— Start Data —
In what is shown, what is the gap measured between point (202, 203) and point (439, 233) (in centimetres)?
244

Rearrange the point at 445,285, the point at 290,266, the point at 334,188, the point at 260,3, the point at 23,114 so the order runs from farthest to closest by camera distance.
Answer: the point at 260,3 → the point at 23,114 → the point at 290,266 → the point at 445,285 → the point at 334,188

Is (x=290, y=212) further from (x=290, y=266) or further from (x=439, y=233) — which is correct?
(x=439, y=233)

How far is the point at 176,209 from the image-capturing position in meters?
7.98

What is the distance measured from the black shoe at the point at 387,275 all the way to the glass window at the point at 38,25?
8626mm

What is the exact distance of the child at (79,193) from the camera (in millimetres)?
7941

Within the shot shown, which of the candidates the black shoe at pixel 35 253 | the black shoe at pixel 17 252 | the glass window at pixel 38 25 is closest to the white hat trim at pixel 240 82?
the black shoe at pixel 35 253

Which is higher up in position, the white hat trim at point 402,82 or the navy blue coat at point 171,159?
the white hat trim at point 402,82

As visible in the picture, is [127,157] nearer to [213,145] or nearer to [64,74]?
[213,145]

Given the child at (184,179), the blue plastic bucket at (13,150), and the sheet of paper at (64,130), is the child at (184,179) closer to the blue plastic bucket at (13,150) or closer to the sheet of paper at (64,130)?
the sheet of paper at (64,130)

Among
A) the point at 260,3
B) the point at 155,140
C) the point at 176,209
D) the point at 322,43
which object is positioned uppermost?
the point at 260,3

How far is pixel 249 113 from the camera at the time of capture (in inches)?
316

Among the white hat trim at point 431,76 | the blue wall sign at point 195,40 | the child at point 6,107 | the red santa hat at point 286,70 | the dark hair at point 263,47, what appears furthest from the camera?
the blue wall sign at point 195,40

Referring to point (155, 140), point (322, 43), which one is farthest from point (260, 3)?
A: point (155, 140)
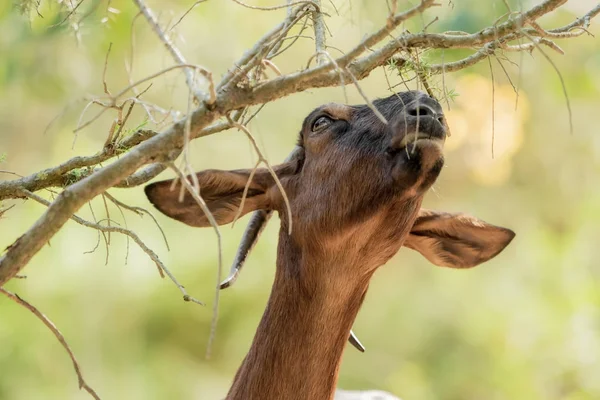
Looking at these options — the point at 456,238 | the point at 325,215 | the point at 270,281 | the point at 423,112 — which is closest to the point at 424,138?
the point at 423,112

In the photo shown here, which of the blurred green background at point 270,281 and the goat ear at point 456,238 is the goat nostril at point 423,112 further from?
the blurred green background at point 270,281

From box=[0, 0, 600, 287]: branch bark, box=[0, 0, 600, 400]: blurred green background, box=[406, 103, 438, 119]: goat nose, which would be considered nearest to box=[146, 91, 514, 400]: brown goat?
box=[406, 103, 438, 119]: goat nose

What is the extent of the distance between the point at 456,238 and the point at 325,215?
0.73m

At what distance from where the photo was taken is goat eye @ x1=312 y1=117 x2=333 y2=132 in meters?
2.43

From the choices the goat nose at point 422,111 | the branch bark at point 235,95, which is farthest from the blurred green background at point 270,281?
the branch bark at point 235,95

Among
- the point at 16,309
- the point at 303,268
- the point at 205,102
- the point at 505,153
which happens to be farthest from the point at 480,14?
the point at 16,309

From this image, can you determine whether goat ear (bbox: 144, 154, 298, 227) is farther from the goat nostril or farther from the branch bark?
the branch bark

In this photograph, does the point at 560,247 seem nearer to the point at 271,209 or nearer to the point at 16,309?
the point at 16,309

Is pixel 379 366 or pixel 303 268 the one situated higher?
pixel 379 366

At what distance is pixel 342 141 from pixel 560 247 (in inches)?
240

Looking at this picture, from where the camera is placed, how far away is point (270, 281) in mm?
7008

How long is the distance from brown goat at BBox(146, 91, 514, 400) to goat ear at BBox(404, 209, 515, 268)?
1.22 feet

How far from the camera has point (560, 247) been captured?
25.6 ft

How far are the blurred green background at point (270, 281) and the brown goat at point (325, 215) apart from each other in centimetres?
378
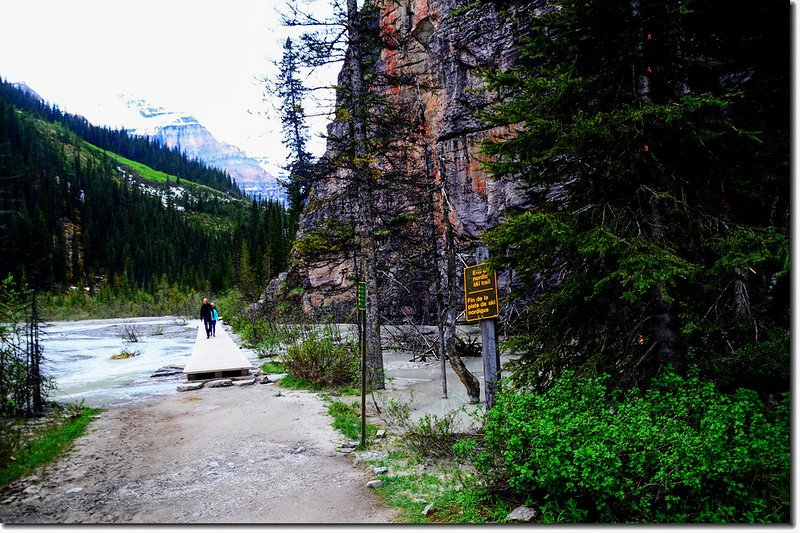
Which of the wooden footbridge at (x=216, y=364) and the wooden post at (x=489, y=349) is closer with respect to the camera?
the wooden post at (x=489, y=349)

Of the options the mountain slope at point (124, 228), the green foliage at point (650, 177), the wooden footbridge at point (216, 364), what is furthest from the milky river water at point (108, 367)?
the mountain slope at point (124, 228)

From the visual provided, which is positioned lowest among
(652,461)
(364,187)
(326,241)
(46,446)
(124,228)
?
(46,446)

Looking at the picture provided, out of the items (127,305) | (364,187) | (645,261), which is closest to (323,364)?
(364,187)

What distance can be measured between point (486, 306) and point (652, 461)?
8.34 ft

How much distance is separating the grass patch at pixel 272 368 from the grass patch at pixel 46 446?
516cm

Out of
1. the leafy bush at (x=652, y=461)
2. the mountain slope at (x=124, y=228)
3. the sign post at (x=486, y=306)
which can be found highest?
the mountain slope at (x=124, y=228)

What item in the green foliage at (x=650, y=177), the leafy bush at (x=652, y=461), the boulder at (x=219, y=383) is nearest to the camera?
the leafy bush at (x=652, y=461)

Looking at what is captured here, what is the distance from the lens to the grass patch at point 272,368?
546 inches

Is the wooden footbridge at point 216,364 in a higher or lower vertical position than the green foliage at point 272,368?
higher

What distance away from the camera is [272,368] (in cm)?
1448

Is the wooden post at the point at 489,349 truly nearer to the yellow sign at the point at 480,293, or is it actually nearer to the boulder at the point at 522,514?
the yellow sign at the point at 480,293

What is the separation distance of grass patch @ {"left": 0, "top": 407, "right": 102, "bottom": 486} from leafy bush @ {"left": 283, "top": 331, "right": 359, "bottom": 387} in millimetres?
4159

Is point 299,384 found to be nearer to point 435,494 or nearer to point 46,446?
point 46,446

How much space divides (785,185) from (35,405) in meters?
11.2
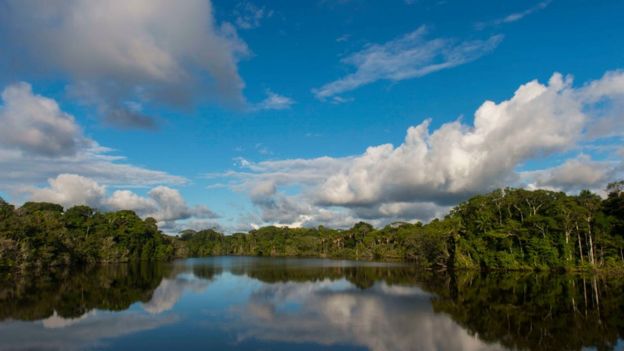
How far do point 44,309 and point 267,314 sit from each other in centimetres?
1606

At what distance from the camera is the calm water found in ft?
68.3

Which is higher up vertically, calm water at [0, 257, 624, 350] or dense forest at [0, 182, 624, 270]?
dense forest at [0, 182, 624, 270]

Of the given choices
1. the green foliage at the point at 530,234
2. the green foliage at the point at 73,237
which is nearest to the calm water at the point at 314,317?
the green foliage at the point at 530,234

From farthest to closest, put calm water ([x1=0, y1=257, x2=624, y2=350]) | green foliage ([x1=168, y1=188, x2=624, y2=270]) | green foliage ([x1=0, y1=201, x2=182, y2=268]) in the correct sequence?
green foliage ([x1=0, y1=201, x2=182, y2=268]) < green foliage ([x1=168, y1=188, x2=624, y2=270]) < calm water ([x1=0, y1=257, x2=624, y2=350])

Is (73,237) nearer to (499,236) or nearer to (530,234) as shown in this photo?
(499,236)

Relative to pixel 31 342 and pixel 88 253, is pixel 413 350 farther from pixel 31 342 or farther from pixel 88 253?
pixel 88 253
— End Data —
### To be done
Transcribe the listing above verbatim. Omit the pictures.

### The result
In what is shown, what is the gap measured between point (202, 203) and point (439, 233) (in centimetres)?
244

Rearrange the point at 445,285, the point at 290,266, the point at 334,188, the point at 260,3, the point at 23,114 so the order runs from farthest to closest by camera distance.
Answer: the point at 260,3 → the point at 23,114 → the point at 290,266 → the point at 445,285 → the point at 334,188

Is (x=290, y=212) further from (x=290, y=266) or further from (x=439, y=233) — which is correct?
(x=439, y=233)

How far is the point at 176,209 from the image-capturing position in meters?
7.98

What is the distance measured from the black shoe at the point at 387,275 all the way to the glass window at the point at 38,25?
8626mm

What is the exact distance of the child at (79,193) from the camera (in millimetres)?
7941

Within the shot shown, which of the candidates the black shoe at pixel 35 253 | the black shoe at pixel 17 252 | the glass window at pixel 38 25 is closest to the white hat trim at pixel 240 82?
the black shoe at pixel 35 253

Which is higher up in position, the white hat trim at point 402,82 or the navy blue coat at point 171,159?
the white hat trim at point 402,82

As visible in the picture, is [127,157] nearer to [213,145] or nearer to [64,74]?
[213,145]

Given the child at (184,179), the blue plastic bucket at (13,150), and the sheet of paper at (64,130), is the child at (184,179) closer to the blue plastic bucket at (13,150) or closer to the sheet of paper at (64,130)?
the sheet of paper at (64,130)

Among
A) the point at 260,3
B) the point at 155,140
C) the point at 176,209
D) the point at 322,43
which object is positioned uppermost?
the point at 260,3

How far is pixel 249 113 from the camera at the time of capture (in inches)?
316

Among the white hat trim at point 431,76 | the blue wall sign at point 195,40 | the child at point 6,107 | the red santa hat at point 286,70 | the dark hair at point 263,47, what appears furthest from the camera?
the blue wall sign at point 195,40

Referring to point (155, 140), point (322, 43), which one is farthest from point (260, 3)?
A: point (155, 140)
Looking at these options — the point at 456,238 | the point at 325,215 | the point at 270,281 | the point at 423,112 — which is closest to the point at 424,138?
the point at 423,112

In the photo shown here, which of the blurred green background at point 270,281 and the goat ear at point 456,238 is the goat nostril at point 423,112 further from?
the blurred green background at point 270,281

From box=[0, 0, 600, 287]: branch bark, box=[0, 0, 600, 400]: blurred green background, box=[406, 103, 438, 119]: goat nose, which would be considered nearest to box=[146, 91, 514, 400]: brown goat?
box=[406, 103, 438, 119]: goat nose

What is the extent of the distance between the point at 456,238 and the point at 325,215?
0.73m

At what distance from where the photo was taken is goat eye @ x1=312 y1=117 x2=333 y2=132 in meters?
2.43

From the choices the goat nose at point 422,111 | the branch bark at point 235,95, which is farthest from the blurred green background at point 270,281?
the branch bark at point 235,95

Among
- the point at 16,309
- the point at 303,268
- the point at 205,102
- the point at 505,153
which happens to be farthest from the point at 480,14?
the point at 16,309

From this image, can you determine whether goat ear (bbox: 144, 154, 298, 227) is farther from the goat nostril or farther from the branch bark?
the branch bark

In this photograph, does the point at 560,247 seem nearer to the point at 271,209 or nearer to the point at 16,309?
the point at 16,309

Is pixel 379 366 or pixel 303 268 the one situated higher?
pixel 379 366

At what distance is pixel 342 141 from pixel 560 247 (in inches)?
240

Looking at this picture, from where the camera is placed, how far away is point (270, 281) in mm?
7008

How long is the distance from brown goat at BBox(146, 91, 514, 400) to goat ear at BBox(404, 209, 515, 268)?
1.22 feet

How far from the camera has point (560, 247) been captured?
25.6 ft

How far are the blurred green background at point (270, 281) and the brown goat at point (325, 215) apart from each other in centimetres?
378
Which of the wooden footbridge at (x=216, y=364) and the wooden post at (x=489, y=349) is closer with respect to the camera?
the wooden post at (x=489, y=349)

Of the options the mountain slope at point (124, 228), the green foliage at point (650, 177), the wooden footbridge at point (216, 364), what is furthest from the milky river water at point (108, 367)?
the mountain slope at point (124, 228)

From the visual provided, which is positioned lowest among
(652,461)
(364,187)
(326,241)
(46,446)
(124,228)
?
(46,446)

Looking at the picture provided, out of the items (127,305) | (364,187) | (645,261), which is closest to (323,364)?
(364,187)

What distance can be measured between point (486, 306) and point (652, 461)?
8.34 ft

How much distance is separating the grass patch at pixel 272 368 from the grass patch at pixel 46 446?
516cm

Out of
1. the leafy bush at (x=652, y=461)
2. the mountain slope at (x=124, y=228)
3. the sign post at (x=486, y=306)
which can be found highest?
the mountain slope at (x=124, y=228)

What item in the green foliage at (x=650, y=177), the leafy bush at (x=652, y=461), the boulder at (x=219, y=383) is nearest to the camera?
the leafy bush at (x=652, y=461)

Looking at what is captured here, what is the distance from the lens to the grass patch at point 272,368?
546 inches

Is the wooden footbridge at point 216,364 in a higher or lower vertical position than the green foliage at point 272,368?
higher

What distance away from the camera is [272,368] (in cm)?
1448

Is the wooden post at the point at 489,349 truly nearer to the yellow sign at the point at 480,293, or is it actually nearer to the boulder at the point at 522,514?
the yellow sign at the point at 480,293

What is the separation distance of grass patch @ {"left": 0, "top": 407, "right": 102, "bottom": 486} from leafy bush @ {"left": 283, "top": 331, "right": 359, "bottom": 387} in millimetres?
4159

Is point 299,384 found to be nearer to point 435,494 or nearer to point 46,446?
point 46,446

How much space divides (785,185) from (35,405) in meters?
11.2
How far do point 44,309 and point 267,314 sit from each other in centimetres?
1606

At what distance from the camera is the calm water found in ft?
68.3

Which is higher up vertically, calm water at [0, 257, 624, 350] or dense forest at [0, 182, 624, 270]?
dense forest at [0, 182, 624, 270]

Of the given choices
1. the green foliage at the point at 530,234
2. the green foliage at the point at 73,237
which is nearest to the calm water at the point at 314,317?
the green foliage at the point at 530,234

From farthest to closest, put calm water ([x1=0, y1=257, x2=624, y2=350]) | green foliage ([x1=168, y1=188, x2=624, y2=270]) | green foliage ([x1=0, y1=201, x2=182, y2=268]) in the correct sequence?
green foliage ([x1=0, y1=201, x2=182, y2=268]) < green foliage ([x1=168, y1=188, x2=624, y2=270]) < calm water ([x1=0, y1=257, x2=624, y2=350])

Is (73,237) nearer to (499,236) or nearer to (530,234) as shown in this photo?
(499,236)

Relative to pixel 31 342 and pixel 88 253, is pixel 413 350 farther from pixel 31 342 or farther from pixel 88 253?
pixel 88 253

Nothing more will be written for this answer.